AIM: Edit the part of the passage on vertical handovers starting at "In smart phones" and ending at "her own command.", changing every "cellular system" to "mobile network", and write out the revised part.

PASSAGE PROVIDED:
Vertical handovers, which are accomplished between different communications networks utilizing different network technologies, need a high-level support mechanism. Some examples of utilized support mechanisms are MIP (Mobile IP), HIP (Host Identity Protocol) or mSCTP (mobile Stream Control Transmission Protocol). Because all these protocols are logically above the network level they cannot utilize available link layer or network layer knowledge. Therefore, there exists a decision making problem: How the wireless system or terminal knows when a vertical handover to another communications network is needed and also possible.

The prior art mobility management protocols give priority to field strength measurements or a possibility to offer a broadband communications network to the end-user. This means Wi-Fi® if it is available or Ethernet if it is connected. In some cases this may not be advantageous to the user. A network offering strong field strength can in the same time be congested, slow, noisy and cause a lot of transmission errors. The prior art mobility management systems do not take into account the quality that the end-user sees and which can change very rapidly.

The quality of service can change very rapidly especially in communications networks where random selection is utilized as in Wi-Fi® and Ethernet. In those networks the quality of service is based more on the load of the network than on the nominal speed or measured field strength of the network.

The end-users are not able to optimize their network uses because although there are available a lot of different kinds of networks, the knowledge of their communication capability is poor. And unfortunately the service capacity and capability of the networks is hard to find out. It is common that the end-user can measure the speed of his or her own communications connection back and forth from own terminal device to a server of the service provider. However, this does not tell to the end-user how well the available connections suit the needs and used applications of the end-user at that moment. The measurement can tell only a momentary ability of the available communications networks.

Some proposals for enhancing above-mentioned problems of the end-user position have been depicted.

In smart phones there is a possibility to change from a cellular system to Wi-Fi®. However, if a cellular service provider exists, it is always preferred. The end-user may make a vertical handover from the cellular system to Wi-Fi by his or her own command.

IEEE 802.21 standard supports a change-over between different kinds of wireless networks. However, not all wireless networks are supported in the standard.

In 3G networks there is defined a change-over between 3G and Wi-Fi® networks. A change-over to other possible network technologies is not possible. In addition the Wi-Fi® network must belong to the same service provider as the 3G network.

Prior art USB modems support change-over between 3G and GPRS networks but not a change-over to some other communications network, for example WiMAX.

Laptops comprise commonly Wi-Fi® properties and they can also be connected to a wired Ethernet network. When utilizing Wi-Fi® the laptop chooses the last used network if signal strength is sufficient. The other wireless networks can be seen as an alternative but they are not selected automatically. If a need for changing the network arises the user must do the change-over by him or herself.

From US 20060030319 is known a method where a network stability coefficient of each access network is determined based on both the current status information of each access network obtained by a network status collector and the user configuration information provided by a user profile of the mobile device. An access network selector selects an access network with maximum network stability coefficient, to establish a connection. However, new real-time quality metrics are not provided after the made network selection.

Collected data:
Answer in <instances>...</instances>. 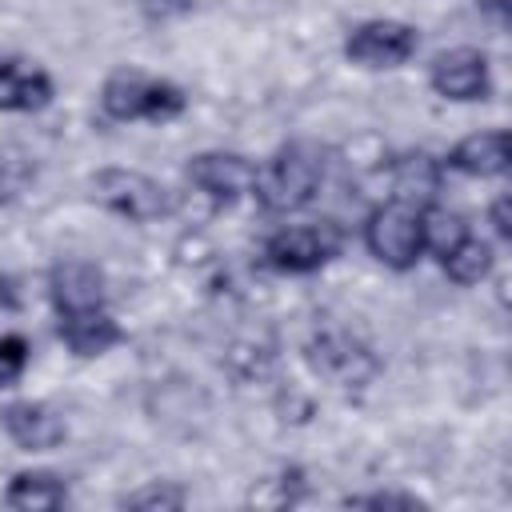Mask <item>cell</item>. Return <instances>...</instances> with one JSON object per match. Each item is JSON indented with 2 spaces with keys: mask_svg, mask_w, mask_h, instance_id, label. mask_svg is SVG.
<instances>
[{
  "mask_svg": "<svg viewBox=\"0 0 512 512\" xmlns=\"http://www.w3.org/2000/svg\"><path fill=\"white\" fill-rule=\"evenodd\" d=\"M436 188H440V164L432 156L412 152V156L396 160V168H392V192H396V200H404V204L432 200Z\"/></svg>",
  "mask_w": 512,
  "mask_h": 512,
  "instance_id": "16",
  "label": "cell"
},
{
  "mask_svg": "<svg viewBox=\"0 0 512 512\" xmlns=\"http://www.w3.org/2000/svg\"><path fill=\"white\" fill-rule=\"evenodd\" d=\"M416 48H420V32L400 20H364L344 40V56L360 68H396L412 60Z\"/></svg>",
  "mask_w": 512,
  "mask_h": 512,
  "instance_id": "7",
  "label": "cell"
},
{
  "mask_svg": "<svg viewBox=\"0 0 512 512\" xmlns=\"http://www.w3.org/2000/svg\"><path fill=\"white\" fill-rule=\"evenodd\" d=\"M320 176H324V156H320V148L296 140V144L280 148V156L272 160V168L256 180V196H260L264 208H272V212H296V208H304V204L316 196Z\"/></svg>",
  "mask_w": 512,
  "mask_h": 512,
  "instance_id": "1",
  "label": "cell"
},
{
  "mask_svg": "<svg viewBox=\"0 0 512 512\" xmlns=\"http://www.w3.org/2000/svg\"><path fill=\"white\" fill-rule=\"evenodd\" d=\"M508 160H512V156H508V132H504V128L472 132V136H464V140L448 152V168H456V172H464V176H480V180L508 172Z\"/></svg>",
  "mask_w": 512,
  "mask_h": 512,
  "instance_id": "12",
  "label": "cell"
},
{
  "mask_svg": "<svg viewBox=\"0 0 512 512\" xmlns=\"http://www.w3.org/2000/svg\"><path fill=\"white\" fill-rule=\"evenodd\" d=\"M420 236H424V248H432L436 256H448L468 236V224L448 208H428L420 212Z\"/></svg>",
  "mask_w": 512,
  "mask_h": 512,
  "instance_id": "18",
  "label": "cell"
},
{
  "mask_svg": "<svg viewBox=\"0 0 512 512\" xmlns=\"http://www.w3.org/2000/svg\"><path fill=\"white\" fill-rule=\"evenodd\" d=\"M60 340L76 352V356H100L108 352L112 344H120V324L104 312V308H92V312H64L60 324H56Z\"/></svg>",
  "mask_w": 512,
  "mask_h": 512,
  "instance_id": "13",
  "label": "cell"
},
{
  "mask_svg": "<svg viewBox=\"0 0 512 512\" xmlns=\"http://www.w3.org/2000/svg\"><path fill=\"white\" fill-rule=\"evenodd\" d=\"M4 504L20 512H52L68 504V484L56 472H16L4 492Z\"/></svg>",
  "mask_w": 512,
  "mask_h": 512,
  "instance_id": "15",
  "label": "cell"
},
{
  "mask_svg": "<svg viewBox=\"0 0 512 512\" xmlns=\"http://www.w3.org/2000/svg\"><path fill=\"white\" fill-rule=\"evenodd\" d=\"M24 364H28V340L24 336H0V388H8V384H16L20 380V372H24Z\"/></svg>",
  "mask_w": 512,
  "mask_h": 512,
  "instance_id": "20",
  "label": "cell"
},
{
  "mask_svg": "<svg viewBox=\"0 0 512 512\" xmlns=\"http://www.w3.org/2000/svg\"><path fill=\"white\" fill-rule=\"evenodd\" d=\"M52 100V80L48 72L24 64V60H8L0 64V108L4 112H36Z\"/></svg>",
  "mask_w": 512,
  "mask_h": 512,
  "instance_id": "14",
  "label": "cell"
},
{
  "mask_svg": "<svg viewBox=\"0 0 512 512\" xmlns=\"http://www.w3.org/2000/svg\"><path fill=\"white\" fill-rule=\"evenodd\" d=\"M492 228H496V236L500 240H512V224H508V196H496V204H492Z\"/></svg>",
  "mask_w": 512,
  "mask_h": 512,
  "instance_id": "22",
  "label": "cell"
},
{
  "mask_svg": "<svg viewBox=\"0 0 512 512\" xmlns=\"http://www.w3.org/2000/svg\"><path fill=\"white\" fill-rule=\"evenodd\" d=\"M432 88L444 96V100H484L492 80H488V60L480 48H452V52H440L432 60V72H428Z\"/></svg>",
  "mask_w": 512,
  "mask_h": 512,
  "instance_id": "9",
  "label": "cell"
},
{
  "mask_svg": "<svg viewBox=\"0 0 512 512\" xmlns=\"http://www.w3.org/2000/svg\"><path fill=\"white\" fill-rule=\"evenodd\" d=\"M184 500H188L184 488L172 484V480H152V484H144V488L124 496V504L140 508V512H172V508H184Z\"/></svg>",
  "mask_w": 512,
  "mask_h": 512,
  "instance_id": "19",
  "label": "cell"
},
{
  "mask_svg": "<svg viewBox=\"0 0 512 512\" xmlns=\"http://www.w3.org/2000/svg\"><path fill=\"white\" fill-rule=\"evenodd\" d=\"M16 308V296H12V284L8 276H0V312H12Z\"/></svg>",
  "mask_w": 512,
  "mask_h": 512,
  "instance_id": "24",
  "label": "cell"
},
{
  "mask_svg": "<svg viewBox=\"0 0 512 512\" xmlns=\"http://www.w3.org/2000/svg\"><path fill=\"white\" fill-rule=\"evenodd\" d=\"M364 244L380 264H388L396 272H408L424 252L420 212L412 204H404V200L376 208L368 216V224H364Z\"/></svg>",
  "mask_w": 512,
  "mask_h": 512,
  "instance_id": "4",
  "label": "cell"
},
{
  "mask_svg": "<svg viewBox=\"0 0 512 512\" xmlns=\"http://www.w3.org/2000/svg\"><path fill=\"white\" fill-rule=\"evenodd\" d=\"M4 432L16 448L24 452H48L56 444H64V420L36 400H20L4 408Z\"/></svg>",
  "mask_w": 512,
  "mask_h": 512,
  "instance_id": "11",
  "label": "cell"
},
{
  "mask_svg": "<svg viewBox=\"0 0 512 512\" xmlns=\"http://www.w3.org/2000/svg\"><path fill=\"white\" fill-rule=\"evenodd\" d=\"M444 260V272H448V280H456V284H480L488 272H492V248L484 244V240H472V236H464L448 256H440Z\"/></svg>",
  "mask_w": 512,
  "mask_h": 512,
  "instance_id": "17",
  "label": "cell"
},
{
  "mask_svg": "<svg viewBox=\"0 0 512 512\" xmlns=\"http://www.w3.org/2000/svg\"><path fill=\"white\" fill-rule=\"evenodd\" d=\"M336 252H340V232L332 224H292V228L272 232L264 244L268 264L280 272H296V276L324 268Z\"/></svg>",
  "mask_w": 512,
  "mask_h": 512,
  "instance_id": "6",
  "label": "cell"
},
{
  "mask_svg": "<svg viewBox=\"0 0 512 512\" xmlns=\"http://www.w3.org/2000/svg\"><path fill=\"white\" fill-rule=\"evenodd\" d=\"M484 12H488V16H492L500 28L508 24V0H484Z\"/></svg>",
  "mask_w": 512,
  "mask_h": 512,
  "instance_id": "23",
  "label": "cell"
},
{
  "mask_svg": "<svg viewBox=\"0 0 512 512\" xmlns=\"http://www.w3.org/2000/svg\"><path fill=\"white\" fill-rule=\"evenodd\" d=\"M308 364H312V372H320L324 380H332L340 388H360L380 368V360L372 356V348L360 336L344 332V328L316 332L308 340Z\"/></svg>",
  "mask_w": 512,
  "mask_h": 512,
  "instance_id": "5",
  "label": "cell"
},
{
  "mask_svg": "<svg viewBox=\"0 0 512 512\" xmlns=\"http://www.w3.org/2000/svg\"><path fill=\"white\" fill-rule=\"evenodd\" d=\"M348 504H372V508H384V504H400V508H416L420 500L416 496H400V492H376V496H356Z\"/></svg>",
  "mask_w": 512,
  "mask_h": 512,
  "instance_id": "21",
  "label": "cell"
},
{
  "mask_svg": "<svg viewBox=\"0 0 512 512\" xmlns=\"http://www.w3.org/2000/svg\"><path fill=\"white\" fill-rule=\"evenodd\" d=\"M48 296L56 312H92L104 304V272L92 260H60L48 276Z\"/></svg>",
  "mask_w": 512,
  "mask_h": 512,
  "instance_id": "10",
  "label": "cell"
},
{
  "mask_svg": "<svg viewBox=\"0 0 512 512\" xmlns=\"http://www.w3.org/2000/svg\"><path fill=\"white\" fill-rule=\"evenodd\" d=\"M100 108L112 120H172L184 112V92L144 72H112L100 88Z\"/></svg>",
  "mask_w": 512,
  "mask_h": 512,
  "instance_id": "2",
  "label": "cell"
},
{
  "mask_svg": "<svg viewBox=\"0 0 512 512\" xmlns=\"http://www.w3.org/2000/svg\"><path fill=\"white\" fill-rule=\"evenodd\" d=\"M92 200H100L104 208H112L136 224H148V220H160L172 212L168 188L132 168H100L92 176Z\"/></svg>",
  "mask_w": 512,
  "mask_h": 512,
  "instance_id": "3",
  "label": "cell"
},
{
  "mask_svg": "<svg viewBox=\"0 0 512 512\" xmlns=\"http://www.w3.org/2000/svg\"><path fill=\"white\" fill-rule=\"evenodd\" d=\"M188 180L208 192L212 200H240L248 192H256V180H260V168L248 160V156H236V152H200L188 160Z\"/></svg>",
  "mask_w": 512,
  "mask_h": 512,
  "instance_id": "8",
  "label": "cell"
}]
</instances>
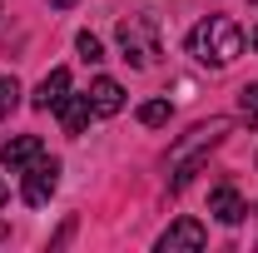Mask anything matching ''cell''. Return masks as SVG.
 <instances>
[{
    "label": "cell",
    "instance_id": "6da1fadb",
    "mask_svg": "<svg viewBox=\"0 0 258 253\" xmlns=\"http://www.w3.org/2000/svg\"><path fill=\"white\" fill-rule=\"evenodd\" d=\"M189 55L199 65H209V70H228V65L243 55V30H238V20H228V15L199 20L189 30Z\"/></svg>",
    "mask_w": 258,
    "mask_h": 253
},
{
    "label": "cell",
    "instance_id": "7a4b0ae2",
    "mask_svg": "<svg viewBox=\"0 0 258 253\" xmlns=\"http://www.w3.org/2000/svg\"><path fill=\"white\" fill-rule=\"evenodd\" d=\"M228 129H233V119H224V114H219V119H204V124H194L189 134H184V139L169 149V169H174L169 189L179 194L184 184H189V179H194V169L204 164V154H209V149H219V144L228 139Z\"/></svg>",
    "mask_w": 258,
    "mask_h": 253
},
{
    "label": "cell",
    "instance_id": "3957f363",
    "mask_svg": "<svg viewBox=\"0 0 258 253\" xmlns=\"http://www.w3.org/2000/svg\"><path fill=\"white\" fill-rule=\"evenodd\" d=\"M119 50H124V60L134 65V70H149V65L159 60V20L154 15H129V20H119Z\"/></svg>",
    "mask_w": 258,
    "mask_h": 253
},
{
    "label": "cell",
    "instance_id": "277c9868",
    "mask_svg": "<svg viewBox=\"0 0 258 253\" xmlns=\"http://www.w3.org/2000/svg\"><path fill=\"white\" fill-rule=\"evenodd\" d=\"M55 184H60V164L40 154L30 169H25V184H20V194H25V204H30V209H40V204H50Z\"/></svg>",
    "mask_w": 258,
    "mask_h": 253
},
{
    "label": "cell",
    "instance_id": "5b68a950",
    "mask_svg": "<svg viewBox=\"0 0 258 253\" xmlns=\"http://www.w3.org/2000/svg\"><path fill=\"white\" fill-rule=\"evenodd\" d=\"M209 243V228L199 219H179V223H169V233L159 238V253H179V248H189V253H199Z\"/></svg>",
    "mask_w": 258,
    "mask_h": 253
},
{
    "label": "cell",
    "instance_id": "8992f818",
    "mask_svg": "<svg viewBox=\"0 0 258 253\" xmlns=\"http://www.w3.org/2000/svg\"><path fill=\"white\" fill-rule=\"evenodd\" d=\"M209 214H214L219 223H228V228H233V223H243L248 204H243V194L233 189V184H219V189L209 194Z\"/></svg>",
    "mask_w": 258,
    "mask_h": 253
},
{
    "label": "cell",
    "instance_id": "52a82bcc",
    "mask_svg": "<svg viewBox=\"0 0 258 253\" xmlns=\"http://www.w3.org/2000/svg\"><path fill=\"white\" fill-rule=\"evenodd\" d=\"M40 154H45V144H40L35 134H15V139H5V149H0V164L15 174V169H30Z\"/></svg>",
    "mask_w": 258,
    "mask_h": 253
},
{
    "label": "cell",
    "instance_id": "ba28073f",
    "mask_svg": "<svg viewBox=\"0 0 258 253\" xmlns=\"http://www.w3.org/2000/svg\"><path fill=\"white\" fill-rule=\"evenodd\" d=\"M90 109H95V114H119V109H124V90H119V80L99 75L95 85H90Z\"/></svg>",
    "mask_w": 258,
    "mask_h": 253
},
{
    "label": "cell",
    "instance_id": "9c48e42d",
    "mask_svg": "<svg viewBox=\"0 0 258 253\" xmlns=\"http://www.w3.org/2000/svg\"><path fill=\"white\" fill-rule=\"evenodd\" d=\"M70 95V70H50L45 80H40V90H35V109H60V99Z\"/></svg>",
    "mask_w": 258,
    "mask_h": 253
},
{
    "label": "cell",
    "instance_id": "30bf717a",
    "mask_svg": "<svg viewBox=\"0 0 258 253\" xmlns=\"http://www.w3.org/2000/svg\"><path fill=\"white\" fill-rule=\"evenodd\" d=\"M90 95H64L60 99V124H64V134H85V124H90Z\"/></svg>",
    "mask_w": 258,
    "mask_h": 253
},
{
    "label": "cell",
    "instance_id": "8fae6325",
    "mask_svg": "<svg viewBox=\"0 0 258 253\" xmlns=\"http://www.w3.org/2000/svg\"><path fill=\"white\" fill-rule=\"evenodd\" d=\"M139 124H149V129L169 124V99H144L139 104Z\"/></svg>",
    "mask_w": 258,
    "mask_h": 253
},
{
    "label": "cell",
    "instance_id": "7c38bea8",
    "mask_svg": "<svg viewBox=\"0 0 258 253\" xmlns=\"http://www.w3.org/2000/svg\"><path fill=\"white\" fill-rule=\"evenodd\" d=\"M75 50H80V60H85V65H99V60H104V45H99V35H90V30L75 35Z\"/></svg>",
    "mask_w": 258,
    "mask_h": 253
},
{
    "label": "cell",
    "instance_id": "4fadbf2b",
    "mask_svg": "<svg viewBox=\"0 0 258 253\" xmlns=\"http://www.w3.org/2000/svg\"><path fill=\"white\" fill-rule=\"evenodd\" d=\"M15 104H20V85H15V75H0V119H10Z\"/></svg>",
    "mask_w": 258,
    "mask_h": 253
},
{
    "label": "cell",
    "instance_id": "5bb4252c",
    "mask_svg": "<svg viewBox=\"0 0 258 253\" xmlns=\"http://www.w3.org/2000/svg\"><path fill=\"white\" fill-rule=\"evenodd\" d=\"M238 114L258 129V85H243V90H238Z\"/></svg>",
    "mask_w": 258,
    "mask_h": 253
},
{
    "label": "cell",
    "instance_id": "9a60e30c",
    "mask_svg": "<svg viewBox=\"0 0 258 253\" xmlns=\"http://www.w3.org/2000/svg\"><path fill=\"white\" fill-rule=\"evenodd\" d=\"M50 5H60V10H70V5H80V0H50Z\"/></svg>",
    "mask_w": 258,
    "mask_h": 253
},
{
    "label": "cell",
    "instance_id": "2e32d148",
    "mask_svg": "<svg viewBox=\"0 0 258 253\" xmlns=\"http://www.w3.org/2000/svg\"><path fill=\"white\" fill-rule=\"evenodd\" d=\"M248 45H253V50H258V25H253V35H248Z\"/></svg>",
    "mask_w": 258,
    "mask_h": 253
},
{
    "label": "cell",
    "instance_id": "e0dca14e",
    "mask_svg": "<svg viewBox=\"0 0 258 253\" xmlns=\"http://www.w3.org/2000/svg\"><path fill=\"white\" fill-rule=\"evenodd\" d=\"M0 204H5V179H0Z\"/></svg>",
    "mask_w": 258,
    "mask_h": 253
}]
</instances>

RESPONSE TO THE EXERCISE:
In smart phones there is a possibility to change from a mobile network to Wi-Fi®. However, if a cellular service provider exists, it is always preferred. The end-user may make a vertical handover from the mobile network to Wi-Fi by his or her own command.